For answer the jester left the window, stepped to the door, and, opening it, strode into the room.

CHAPTER X

THE FOOL RETURNS TO THE CASTLE

As the duke's fool suddenly appeared in the crowded apartment, the hubbub abruptly ceased; the minstrels and mountebanks gazed in surprise at the slender figure of the alien jester whose rich garments proclaimed him a personage of importance, one who had reached that pinnacle in buffoonery, the high office of court plaisant. The morio crouched against the wall, his fear of the new-comer as great as his body was large; the garret minstrels stopped strumming their instruments, while the woman at the fire uttered a quick exclamation and dropped the spoon with a clatter to the floor, where it was promptly seized by the dwarf, who, taking advantage of the woman's consternation, thrust it greedily to his lips. But soon recovering from her wonderment, the gipsy soundly boxed the dwarf's ears, recovered her spoon and set herself once more to stirring the contents of the pot.

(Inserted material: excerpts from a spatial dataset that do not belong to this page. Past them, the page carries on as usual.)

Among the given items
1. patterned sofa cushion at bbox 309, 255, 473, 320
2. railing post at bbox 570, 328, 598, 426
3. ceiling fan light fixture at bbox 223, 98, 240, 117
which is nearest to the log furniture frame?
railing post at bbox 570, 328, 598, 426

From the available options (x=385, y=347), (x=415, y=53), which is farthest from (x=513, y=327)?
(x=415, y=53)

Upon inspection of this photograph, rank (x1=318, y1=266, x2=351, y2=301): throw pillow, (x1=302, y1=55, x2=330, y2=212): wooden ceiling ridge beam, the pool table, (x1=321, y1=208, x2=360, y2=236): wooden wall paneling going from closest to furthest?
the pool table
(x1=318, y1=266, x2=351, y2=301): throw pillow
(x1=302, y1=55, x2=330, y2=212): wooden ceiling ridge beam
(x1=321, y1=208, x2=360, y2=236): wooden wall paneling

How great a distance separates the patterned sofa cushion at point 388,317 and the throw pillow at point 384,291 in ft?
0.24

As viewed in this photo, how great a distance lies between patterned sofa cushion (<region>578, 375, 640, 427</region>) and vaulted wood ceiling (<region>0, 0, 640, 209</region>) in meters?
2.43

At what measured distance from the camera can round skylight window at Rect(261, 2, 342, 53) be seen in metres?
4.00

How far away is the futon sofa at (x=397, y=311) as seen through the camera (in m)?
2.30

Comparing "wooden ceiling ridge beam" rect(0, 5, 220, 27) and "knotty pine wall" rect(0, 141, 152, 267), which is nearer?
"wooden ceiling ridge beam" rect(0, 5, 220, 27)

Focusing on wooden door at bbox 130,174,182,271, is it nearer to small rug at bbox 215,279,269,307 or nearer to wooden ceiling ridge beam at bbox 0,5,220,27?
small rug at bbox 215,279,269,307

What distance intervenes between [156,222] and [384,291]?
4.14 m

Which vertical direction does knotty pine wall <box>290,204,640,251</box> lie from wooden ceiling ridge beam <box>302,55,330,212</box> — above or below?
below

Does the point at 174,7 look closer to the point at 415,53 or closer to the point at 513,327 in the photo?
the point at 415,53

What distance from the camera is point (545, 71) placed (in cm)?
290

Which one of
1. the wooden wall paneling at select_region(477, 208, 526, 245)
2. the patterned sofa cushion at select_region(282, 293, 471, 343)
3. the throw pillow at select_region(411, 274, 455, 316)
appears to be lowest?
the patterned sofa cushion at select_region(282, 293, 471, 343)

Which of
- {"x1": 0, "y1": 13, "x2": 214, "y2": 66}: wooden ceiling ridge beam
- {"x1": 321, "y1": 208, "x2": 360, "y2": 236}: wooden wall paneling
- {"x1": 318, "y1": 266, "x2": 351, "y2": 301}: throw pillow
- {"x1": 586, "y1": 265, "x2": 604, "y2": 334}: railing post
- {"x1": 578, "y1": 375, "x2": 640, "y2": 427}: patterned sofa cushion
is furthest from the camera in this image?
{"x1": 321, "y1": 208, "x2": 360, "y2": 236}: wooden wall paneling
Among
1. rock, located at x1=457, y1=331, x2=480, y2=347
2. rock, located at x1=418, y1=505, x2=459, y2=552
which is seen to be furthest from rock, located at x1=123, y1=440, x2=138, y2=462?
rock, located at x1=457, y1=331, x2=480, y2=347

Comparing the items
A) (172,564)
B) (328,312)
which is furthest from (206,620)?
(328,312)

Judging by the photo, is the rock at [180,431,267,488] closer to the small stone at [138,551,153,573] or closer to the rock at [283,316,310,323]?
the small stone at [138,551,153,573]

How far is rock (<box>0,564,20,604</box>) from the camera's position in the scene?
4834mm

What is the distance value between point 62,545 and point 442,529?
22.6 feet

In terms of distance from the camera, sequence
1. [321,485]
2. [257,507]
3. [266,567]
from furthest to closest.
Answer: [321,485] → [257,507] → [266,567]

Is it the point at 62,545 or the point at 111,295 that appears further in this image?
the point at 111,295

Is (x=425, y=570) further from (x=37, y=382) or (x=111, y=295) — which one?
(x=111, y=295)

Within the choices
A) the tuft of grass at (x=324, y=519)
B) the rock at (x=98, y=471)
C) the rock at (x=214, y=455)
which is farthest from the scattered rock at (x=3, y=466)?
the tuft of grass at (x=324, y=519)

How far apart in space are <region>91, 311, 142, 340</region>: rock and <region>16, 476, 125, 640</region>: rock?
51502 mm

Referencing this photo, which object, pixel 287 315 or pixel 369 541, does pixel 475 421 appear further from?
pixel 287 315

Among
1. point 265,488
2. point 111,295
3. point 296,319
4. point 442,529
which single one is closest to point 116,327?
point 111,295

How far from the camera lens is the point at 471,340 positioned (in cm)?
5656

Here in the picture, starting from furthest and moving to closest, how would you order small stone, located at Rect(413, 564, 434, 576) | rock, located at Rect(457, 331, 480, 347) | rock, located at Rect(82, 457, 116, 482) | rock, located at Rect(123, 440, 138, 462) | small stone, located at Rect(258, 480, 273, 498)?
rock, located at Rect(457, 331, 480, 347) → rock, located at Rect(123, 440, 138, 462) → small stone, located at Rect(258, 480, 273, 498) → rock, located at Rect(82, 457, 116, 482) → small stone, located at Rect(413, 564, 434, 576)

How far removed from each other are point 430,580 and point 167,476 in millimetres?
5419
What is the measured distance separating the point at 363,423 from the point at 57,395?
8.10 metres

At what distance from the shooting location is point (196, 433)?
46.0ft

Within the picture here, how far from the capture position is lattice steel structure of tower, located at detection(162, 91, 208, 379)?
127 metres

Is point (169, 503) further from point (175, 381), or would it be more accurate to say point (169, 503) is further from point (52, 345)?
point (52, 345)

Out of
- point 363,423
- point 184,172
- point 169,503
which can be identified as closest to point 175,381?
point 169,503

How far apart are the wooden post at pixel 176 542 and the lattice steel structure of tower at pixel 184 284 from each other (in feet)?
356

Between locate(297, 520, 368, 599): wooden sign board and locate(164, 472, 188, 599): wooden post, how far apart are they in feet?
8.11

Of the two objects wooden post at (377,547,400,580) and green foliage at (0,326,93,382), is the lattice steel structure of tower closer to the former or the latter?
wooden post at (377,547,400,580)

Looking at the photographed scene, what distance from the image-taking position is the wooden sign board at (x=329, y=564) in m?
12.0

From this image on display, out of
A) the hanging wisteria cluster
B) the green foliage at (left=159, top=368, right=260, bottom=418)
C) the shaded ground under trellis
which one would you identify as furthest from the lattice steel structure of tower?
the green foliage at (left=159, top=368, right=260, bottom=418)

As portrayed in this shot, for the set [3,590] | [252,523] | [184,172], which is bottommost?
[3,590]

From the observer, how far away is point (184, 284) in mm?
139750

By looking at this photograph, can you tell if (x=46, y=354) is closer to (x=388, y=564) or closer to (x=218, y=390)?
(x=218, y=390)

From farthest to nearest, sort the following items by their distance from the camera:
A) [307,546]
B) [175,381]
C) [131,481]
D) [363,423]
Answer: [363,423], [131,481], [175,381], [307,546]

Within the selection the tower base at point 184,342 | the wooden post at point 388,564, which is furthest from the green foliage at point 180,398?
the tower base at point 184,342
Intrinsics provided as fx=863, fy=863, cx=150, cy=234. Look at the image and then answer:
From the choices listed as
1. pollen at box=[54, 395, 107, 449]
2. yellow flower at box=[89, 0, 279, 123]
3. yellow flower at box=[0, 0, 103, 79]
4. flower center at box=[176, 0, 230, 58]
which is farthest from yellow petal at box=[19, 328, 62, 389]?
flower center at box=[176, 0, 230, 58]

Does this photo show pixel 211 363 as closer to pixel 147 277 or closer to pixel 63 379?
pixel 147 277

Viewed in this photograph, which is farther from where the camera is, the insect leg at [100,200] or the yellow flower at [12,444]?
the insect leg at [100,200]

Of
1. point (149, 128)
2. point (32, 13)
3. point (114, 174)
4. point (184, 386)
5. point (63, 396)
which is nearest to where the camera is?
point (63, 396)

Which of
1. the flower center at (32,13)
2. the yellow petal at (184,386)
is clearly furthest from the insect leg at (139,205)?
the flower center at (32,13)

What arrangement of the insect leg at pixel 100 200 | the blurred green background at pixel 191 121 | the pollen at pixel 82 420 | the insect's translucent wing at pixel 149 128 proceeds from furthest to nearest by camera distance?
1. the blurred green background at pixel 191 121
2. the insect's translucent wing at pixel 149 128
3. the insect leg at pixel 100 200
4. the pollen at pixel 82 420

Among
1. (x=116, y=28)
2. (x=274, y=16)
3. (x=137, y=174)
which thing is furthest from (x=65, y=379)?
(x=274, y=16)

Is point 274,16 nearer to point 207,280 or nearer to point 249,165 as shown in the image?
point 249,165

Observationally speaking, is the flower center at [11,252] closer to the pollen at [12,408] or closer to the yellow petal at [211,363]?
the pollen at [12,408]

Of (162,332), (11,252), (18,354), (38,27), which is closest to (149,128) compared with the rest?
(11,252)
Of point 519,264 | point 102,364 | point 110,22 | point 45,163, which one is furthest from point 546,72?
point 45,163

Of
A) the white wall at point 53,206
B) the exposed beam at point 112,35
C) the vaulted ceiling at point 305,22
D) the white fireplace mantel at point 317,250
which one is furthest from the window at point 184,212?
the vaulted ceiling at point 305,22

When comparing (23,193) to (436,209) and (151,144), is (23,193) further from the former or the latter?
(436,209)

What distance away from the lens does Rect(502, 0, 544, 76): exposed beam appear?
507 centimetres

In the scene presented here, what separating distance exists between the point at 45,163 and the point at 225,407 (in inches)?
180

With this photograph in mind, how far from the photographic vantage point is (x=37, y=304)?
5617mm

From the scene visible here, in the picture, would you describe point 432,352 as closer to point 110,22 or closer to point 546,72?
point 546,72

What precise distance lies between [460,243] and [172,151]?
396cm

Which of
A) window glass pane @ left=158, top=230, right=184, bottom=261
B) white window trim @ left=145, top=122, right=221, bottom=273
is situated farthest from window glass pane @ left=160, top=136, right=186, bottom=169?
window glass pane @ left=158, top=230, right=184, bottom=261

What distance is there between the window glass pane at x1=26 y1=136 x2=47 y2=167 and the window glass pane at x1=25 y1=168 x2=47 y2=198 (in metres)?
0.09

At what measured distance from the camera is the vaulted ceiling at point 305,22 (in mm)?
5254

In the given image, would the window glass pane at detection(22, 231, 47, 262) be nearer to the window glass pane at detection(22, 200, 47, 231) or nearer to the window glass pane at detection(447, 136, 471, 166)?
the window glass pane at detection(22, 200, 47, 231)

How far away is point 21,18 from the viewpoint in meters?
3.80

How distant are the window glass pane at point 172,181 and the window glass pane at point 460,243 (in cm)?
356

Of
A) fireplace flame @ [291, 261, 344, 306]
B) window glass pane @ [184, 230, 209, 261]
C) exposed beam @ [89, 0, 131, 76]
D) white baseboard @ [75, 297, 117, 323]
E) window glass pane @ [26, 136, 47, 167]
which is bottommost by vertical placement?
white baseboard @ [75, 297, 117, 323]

The jester observed her for a moment—the heavy, bare arm moving round and round over the kettle; her sunburnt legs uncovered to the knee; the masculine attitude of her figure with the torn and worn garments that covered her—and she seemed to him a veritable trull of disorder and squalor. The gipsy, too, looked at him over her shoulder, and, as she gazed, her hand went slower and slower, until all motion ceased, and the spoon lay on the edge of the pot, when she turned deliberately, offering him the full sight of her bold cheeks and shameless eyes.

"Are you Nanette, wife of this philosopher?" asked the duke's fool, approaching, and indicating the miserable scamp who clung near the doorway as one undecided whether to enter or run away.

"Yes; I am Nanette, his true and lawful spouse," she answered with a shrill laugh. "Wilt come to me, true-love?" she called out to her apprehensive yoke-mate.

"Nay; I'll go out in the air a while," hurriedly replied the vagabond-scholar, and quickly vanished.